* [BRANO PROPOSTO]
==========

La Nato ha ancora motivo di esistere?

Ormai siamo in un mondo multipolare. La guerra fredda si è conclusa 26 anni fa e i due blocchi hanno lasciato il posto a una multitudine di centri di potere. Stati Uniti, Cina, Russia per citarne alcuni, senza considerare le potenze emergenti come India o Sud Africa e i regionalismi come in Oceania con l’Australia. Sicuramente gli Usa sono l’attore principale nelle strategie internazionali, anche se, con la presidenza Obama, le ambizioni globali di Washington si sono drasticamente ridotte rispetto agli anni passati (presidenza Bush).

In un contesto come questo, le “alleanze mobili” in base alla situazione nella quale si interviene, sono una delle soluzioni per risolvere le crisi sparse per il mondo, tuttavia ancora resiste il blocco militare della Nato.

I paesi membri della Nato. Grafico da Wikipedia
I paesi membri della Nato. Grafico da Wikipedia

Costituito nel 1949, in pieno conflitto Usa-Urss, il Patto Atlantico aveva ragione di esistere in quanto punto di riferimento militare per i paesi filoamericani contro quelli filosovietici che formavano il Patto di Varsavia (1955). Ma oggi? Ora che l’orso “rosso” è stato sommerso dalle ceneri del muro di Berlino, che motivo ha di esistere?

==========

* [BLOCCO DATI]
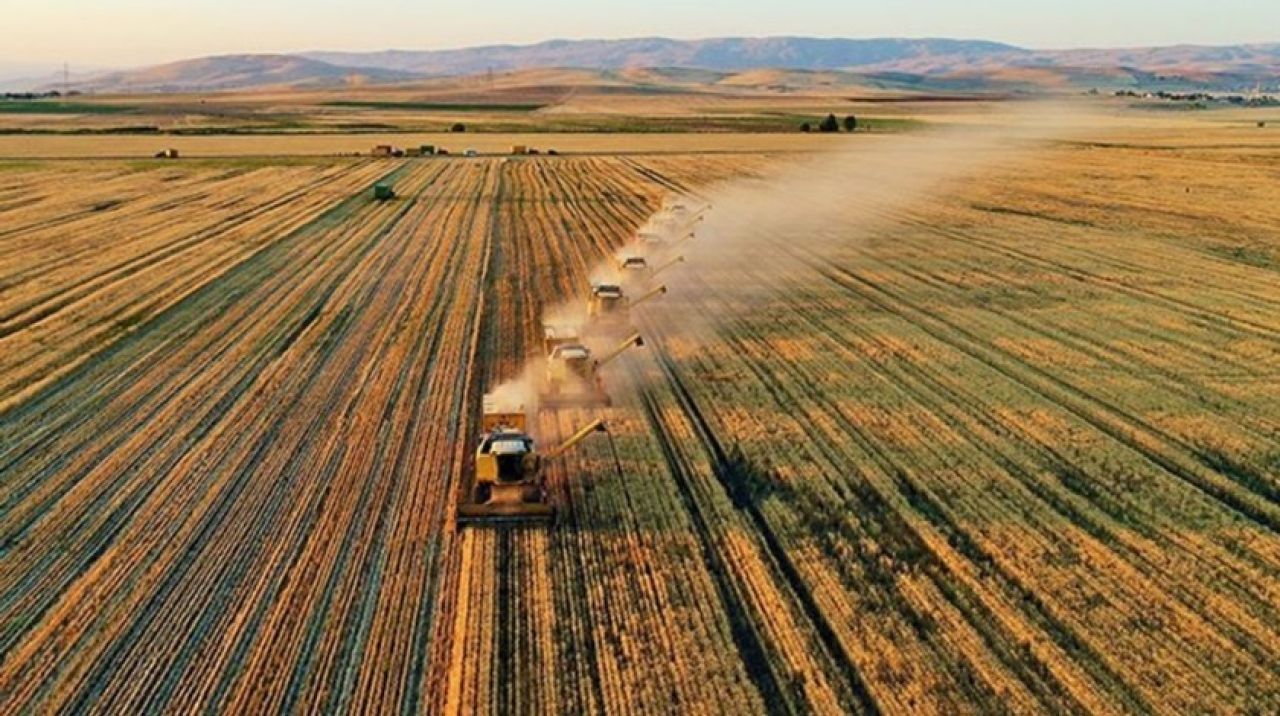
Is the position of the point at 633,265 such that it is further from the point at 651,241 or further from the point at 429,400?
the point at 429,400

==========

* [ESERCIZIO ASSEGNATO A]
Nel brano sulla Nato, in che anno è stato costituito il Patto Atlantico?
* [ESERCIZIO ASSEGNATO B]
Riprendi il brano sulla Nato e proseguilo dopo l'ultima frase.
Le righe non servono per svolgere il lavoro.

* [SOLUZIONE ESERCIZIO A]
Nel 1949.

* [SOLUZIONE ESERCIZIO B]
Nei primi anni ’90 si è discusso molto sulla funzionalità della Nato in un contesto diverso da quello in cui è stata concepita e molti paesi europei hanno perso interesse nella coalizione. Adesso che la Russia, al netto della crisi economica che l’attraversa, è tornata a ruggire in Ucraina, molti paesi del vecchio continente, specialmente quelli dell’est, ripensano all’utilità del Patto.

Mosca può essere quindi un aggregatore in seno alla Nato? Sì e no. Secondo Alessandro Colombo, docente di relazioni internazionali all’Università di Milano, la Nato è emanazione diretta della politica estera statunitense e non stupisce l’egemonia di Washington all’interno della coalizione.

In un certo senso, essa è regionale e globale ( anche se il termine globale è fuorviante e si presta a malintesi) allo stesso tempo. E’ regionale perchè la garanzia di difesa è offerta solo ai suoi Membri che insistono in una area geografica definita. E’ tuttavia globale nel senso che, nella fase storica attuale e futura, per assicurare tale garanzia la Nato potrebbe intervenire anche a distanza notevole dal perimetro territoriale dei suoi Membri, laddove origina la minaccia

dice l’ambasciatore Giancarlo Aragona, membro del gruppo di esperti incaricato di formulare proposte per il Nuovo Concetto Strategico della Nato.

Jens Stoltenberg, attuale segretario generale della Nato.
Jens Stoltenberg, attuale segretario generale della Nato.

Si parla di “Concetto Strategico” ossia il documento che descrive la politica internazionale della coalizione. É esso una cartina di tornasole della suscettibilità dell’organizzazione alle trasformazioni geopolitiche.

Sempre secondo Colombo, il Patto Atlantico è stato uno dei pochi organismi ad aver compreso i cambiamenti globali. Dal 1967 al 1990 la Nato ha applicato un unico “Concetto Strategico”, sintomo di un mondo monolitico, poco incline ai mutamenti.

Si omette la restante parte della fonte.